Good Scene / Bad Scene

Chosen by Juan Carlos Fresnadillo, the director of 'Intacto' (released 11 April)

Friday 04 April 2003 00:00 BST
Comments

Good: 'Vertigo' (Alfred Hitchcock, 1958)

There's a camera movement that shows in a very neat way someone's complex emotional change. Det. John "Scottie" Ferguson (James Stewart) is deeply disturbed and grieving for his dead lover when he meets a woman (Kim Novak) who reminds him of her. He starts to recover his lost love through this woman and he convinces her to dress and look like his dead lover. It's a slightly perverted act. There's a fantastic scene when she comes out of the hotel bathroom, she's transformed, they hug and he feels that he's recovered his dead lover. This is shown in one camera movement that goes round the embracing couple and as it does the room is transformed into the one where he last embraced his dead lover. The hotel decoration merges into an outhouse where they kissed minutes before she died. Then the camera carries on moving round and the room becomes the hotel again and he's kissing his new lover. Hitchcock's circular camera motion illustrates a person trying to recover his past and how he's only living for the past. It's the emotion of not accepting loss.

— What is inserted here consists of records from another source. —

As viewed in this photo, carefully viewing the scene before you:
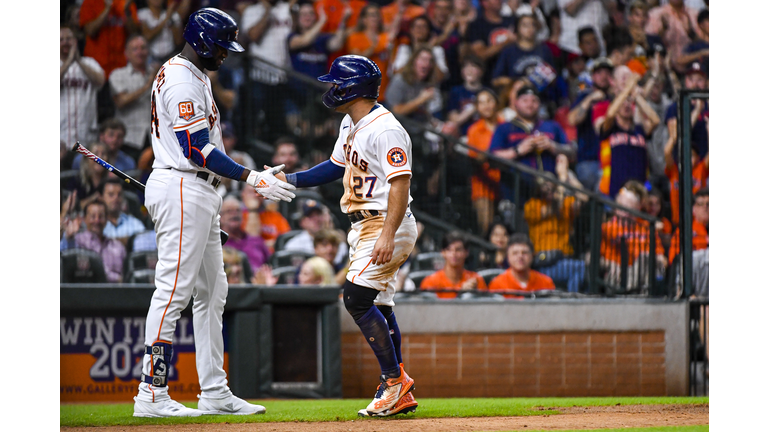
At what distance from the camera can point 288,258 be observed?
777 cm

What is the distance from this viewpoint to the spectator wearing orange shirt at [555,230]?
25.8 ft

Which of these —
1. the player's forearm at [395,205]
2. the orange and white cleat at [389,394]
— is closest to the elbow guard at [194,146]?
the player's forearm at [395,205]

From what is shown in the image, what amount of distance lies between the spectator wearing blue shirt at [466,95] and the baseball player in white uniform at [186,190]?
4884 mm

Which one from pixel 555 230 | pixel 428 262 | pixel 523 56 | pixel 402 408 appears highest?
pixel 523 56

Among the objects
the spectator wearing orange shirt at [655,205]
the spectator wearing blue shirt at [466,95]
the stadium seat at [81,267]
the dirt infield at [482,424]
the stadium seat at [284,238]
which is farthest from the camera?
the spectator wearing blue shirt at [466,95]

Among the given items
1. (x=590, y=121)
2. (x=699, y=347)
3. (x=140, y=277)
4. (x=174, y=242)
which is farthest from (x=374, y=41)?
(x=174, y=242)

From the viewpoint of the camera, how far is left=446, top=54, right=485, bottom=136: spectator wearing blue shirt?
9.36 metres

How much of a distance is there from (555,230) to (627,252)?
2.19 ft

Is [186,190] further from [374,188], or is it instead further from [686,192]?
[686,192]

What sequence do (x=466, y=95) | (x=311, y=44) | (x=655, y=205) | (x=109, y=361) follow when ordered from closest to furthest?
(x=109, y=361), (x=655, y=205), (x=466, y=95), (x=311, y=44)

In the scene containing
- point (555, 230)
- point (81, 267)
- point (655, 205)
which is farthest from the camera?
point (655, 205)

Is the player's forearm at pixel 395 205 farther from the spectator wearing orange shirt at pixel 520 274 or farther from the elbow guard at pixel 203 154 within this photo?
the spectator wearing orange shirt at pixel 520 274

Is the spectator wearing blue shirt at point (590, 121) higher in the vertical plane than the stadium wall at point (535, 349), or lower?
higher

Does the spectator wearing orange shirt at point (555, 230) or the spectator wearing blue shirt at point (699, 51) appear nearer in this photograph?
the spectator wearing orange shirt at point (555, 230)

Bad: 'Thelma and Louise' (Ridley Scott, 1991)

I loathe this film – which surprises me because I like Ridley Scott very much – because there's no humanity in how it pitches the sexes against each other. It's a story about two best friends (Susan Sarandon and Geena Davis, above) who go on a road-trip together and commit a crime and become fugitives along the way. The worst scene is when they are laughing at a foul-mouthed truck driver and, after meeting him three times on the road, they crack and end up blowing up his truck. I don't like the extreme machismo of their behaviour – and I wouldn't if I saw a film and two men acted this way either. It's ugly and unintelligent. Furthermore it's untruthful because the women's machismo is played under the guise of fighting for their independence and feminism. They don't succeed in making a feminist statement, merely vengeance against men.